“She’s different now.” he said. “I was too much of an asshole to see how beautiful she really was. Her heart was so beautiful, she cared so much about me, and I never understood why. I never treated her the way she deserved to be treated, and she deserved the world. She was a poet, she really spoke to my soul. Everything she wrote was hand crafted for me, to make me happy. My happiness was always above her own. All she ever did was write to try and cheer me up, but I always put her last.”
“Why?” I asked.
“Because her love scared me. It was so intense, with her I really could have been happy. I always let everyone else’s opinions of her get in my head, because she was weird, man.
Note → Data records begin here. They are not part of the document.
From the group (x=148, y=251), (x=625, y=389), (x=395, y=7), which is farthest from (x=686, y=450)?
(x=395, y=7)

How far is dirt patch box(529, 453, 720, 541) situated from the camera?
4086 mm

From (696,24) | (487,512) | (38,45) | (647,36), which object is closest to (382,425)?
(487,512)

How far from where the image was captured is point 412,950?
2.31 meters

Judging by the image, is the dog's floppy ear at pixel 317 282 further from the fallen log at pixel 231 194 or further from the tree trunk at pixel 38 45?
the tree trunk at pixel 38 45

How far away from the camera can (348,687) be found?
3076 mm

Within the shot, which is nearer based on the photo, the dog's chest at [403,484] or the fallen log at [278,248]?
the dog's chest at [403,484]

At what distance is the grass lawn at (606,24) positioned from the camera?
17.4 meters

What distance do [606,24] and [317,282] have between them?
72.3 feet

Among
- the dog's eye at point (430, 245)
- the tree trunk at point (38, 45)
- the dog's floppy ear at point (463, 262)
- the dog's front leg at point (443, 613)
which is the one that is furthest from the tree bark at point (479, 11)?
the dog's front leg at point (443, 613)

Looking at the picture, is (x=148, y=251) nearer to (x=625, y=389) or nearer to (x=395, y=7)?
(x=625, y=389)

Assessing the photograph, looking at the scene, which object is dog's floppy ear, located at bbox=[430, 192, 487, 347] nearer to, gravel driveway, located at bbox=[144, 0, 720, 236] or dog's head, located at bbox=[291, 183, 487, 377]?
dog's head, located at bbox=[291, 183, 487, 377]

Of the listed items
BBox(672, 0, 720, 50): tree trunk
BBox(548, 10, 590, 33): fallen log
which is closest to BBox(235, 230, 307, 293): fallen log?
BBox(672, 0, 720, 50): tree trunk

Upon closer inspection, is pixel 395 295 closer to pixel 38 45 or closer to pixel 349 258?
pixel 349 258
Nobody really liked her. She never fit in, she didn’t have a lot of friends, and she wasn’t popular. She wasn’t ‘on my level’ is what people would say, so I never wanted to let people know my feelings for her publicly. I had feeling, I did, but part of me didn’t want to. She treated me so good, and she made me smile, I never really did that. Whenever she saw me, she smiled so brightly, but at the same time you could see the pain in her eyes when I didn’t acknowledge her. I was always a jerk to her, I was put on such a high pedestal as to think she didn’t deserve me. I can’t really ever remember her saying anything to me that was negative. Maybe once or twice, but all she ever did was build me up and defend me to others who tried to tear me down. And my thanks? All I ever did was tear her down. Why did I do that? I tossed away gold because of the opinions of bronze. Her one friend use to tell me how much she cried over me, how much I completely destroyed her, but also how she never knew how to hate me even after every shitty thing I did. Funny thing is, I fooled around with her best friend afterwards. God, it is such a shame. She wasted so many years, and so many tears on somebody like me. She always wanted to do everything in her power to make sure I was happy, even after I did everything in my power to break her down.”